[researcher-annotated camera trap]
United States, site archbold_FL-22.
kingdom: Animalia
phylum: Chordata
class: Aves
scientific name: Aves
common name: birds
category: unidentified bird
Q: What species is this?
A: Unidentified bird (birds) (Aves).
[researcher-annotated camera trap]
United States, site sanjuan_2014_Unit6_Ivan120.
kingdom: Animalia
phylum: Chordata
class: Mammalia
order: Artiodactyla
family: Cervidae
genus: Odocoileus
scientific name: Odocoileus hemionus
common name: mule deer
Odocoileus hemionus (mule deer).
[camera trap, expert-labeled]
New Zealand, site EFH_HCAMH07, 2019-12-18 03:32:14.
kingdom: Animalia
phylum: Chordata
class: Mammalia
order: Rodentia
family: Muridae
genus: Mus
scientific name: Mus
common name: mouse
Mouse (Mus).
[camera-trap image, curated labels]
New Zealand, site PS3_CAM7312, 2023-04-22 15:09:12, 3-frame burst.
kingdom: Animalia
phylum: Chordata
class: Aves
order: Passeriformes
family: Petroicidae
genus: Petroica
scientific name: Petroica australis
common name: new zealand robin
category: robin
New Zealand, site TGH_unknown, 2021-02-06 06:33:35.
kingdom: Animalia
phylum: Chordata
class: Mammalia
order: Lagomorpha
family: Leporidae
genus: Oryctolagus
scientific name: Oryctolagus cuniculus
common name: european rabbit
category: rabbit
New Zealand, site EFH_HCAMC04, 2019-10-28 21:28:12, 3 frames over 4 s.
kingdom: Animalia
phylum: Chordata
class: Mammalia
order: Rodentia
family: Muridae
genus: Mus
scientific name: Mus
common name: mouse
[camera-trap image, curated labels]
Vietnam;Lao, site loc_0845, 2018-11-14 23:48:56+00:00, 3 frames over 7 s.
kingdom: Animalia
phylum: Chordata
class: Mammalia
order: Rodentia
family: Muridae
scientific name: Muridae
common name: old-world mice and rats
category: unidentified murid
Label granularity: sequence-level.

:: EXERCISE OBJECTIVE ::
If a line falls between the first line of the data above and the line holding "scientific name: Odocoileus hemionus", inclusive, retype it exactly; retype no other line.

:: WRITTEN ANSWER ::
[researcher-annotated camera trap]
United States, site archbold_FL-22.
kingdom: Animalia
phylum: Chordata
class: Aves
scientific name: Aves
common name: birds
category: unidentified bird
Q: What species is this?
A: Unidentified bird (birds) (Aves).
[researcher-annotated camera trap]
United States, site sanjuan_2014_Unit6_Ivan120.
kingdom: Animalia
phylum: Chordata
class: Mammalia
order: Artiodactyla
family: Cervidae
genus: Odocoileus
scientific name: Odocoileus hemionus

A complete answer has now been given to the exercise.